Artificial Intelligence

For a long time, economic research relied on statistical tools, mathematical models, and certain assumptions of stability. That foundation enabled a valuable understanding of the economic world—though often general and detached from specific realities. But today, the context has changed.

The Era of Digitalization

Digitalization surrounds us and leaves constant traces: searches, interactions, satellite images, real-time sensors. These are richer, more diverse data, with a speed and depth that traditional methods alone cannot fully capture.

The Role of Artificial Intelligence

This is where artificial intelligence comes in. It allows us to see invisible patterns, process overwhelming volumes of information, and detect signals we would otherwise miss. It goes beyond our human capabilities and expands our possibilities.

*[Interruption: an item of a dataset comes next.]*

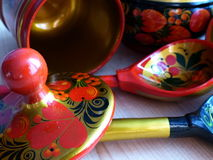 匙子和碗筷 特写镜头 Khokhloma -一个古老俄国民间工艺XVII世纪 传统元素Khokhloma 库存照片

Challenges and Responsibility

But for it to be a true ally, we must acknowledge and address its challenges:

We don’t always know where it gets its data.
Many AI methods operate as "black boxes," generating opacity and making verification difficult. Unlike traditional models, it is nearly impossible for developers or users to ask AI to explain in human terms how or what it has learned. This unintelligibility undermines transparency and trust in its decisions, making them difficult to audit and understand.
Sometimes it repeats mistakes with an authoritative voice.
AI models, trained on large volumes of public and unstructured data, can reproduce and amplify the biases and prejudices inherent in that data. This can lead to the perpetuation of conventional or even mistaken ideas, presented with false confidence. Moreover, social media algorithms can create personalized "echo chambers," fostering discord and amplifying biased information.
And it can impose false consensuses, leaving no room for dissent.
Historically, human information networks have often prioritized social order, even at the expense of truth. AI, if not managed with strong self-correction mechanisms, could amplify this tendency. In an unregulated information market, AI may prioritize sensationalism and falsehoods over truth, thereby imposing consensuses that lack a real foundation and silence dissenting voices.

Overcoming these limitations means building more transparent systems, promoting diversity in data sources, and contrasting results with human judgment. Because AI is powerful—but it will only be transformative if we guide it responsibly.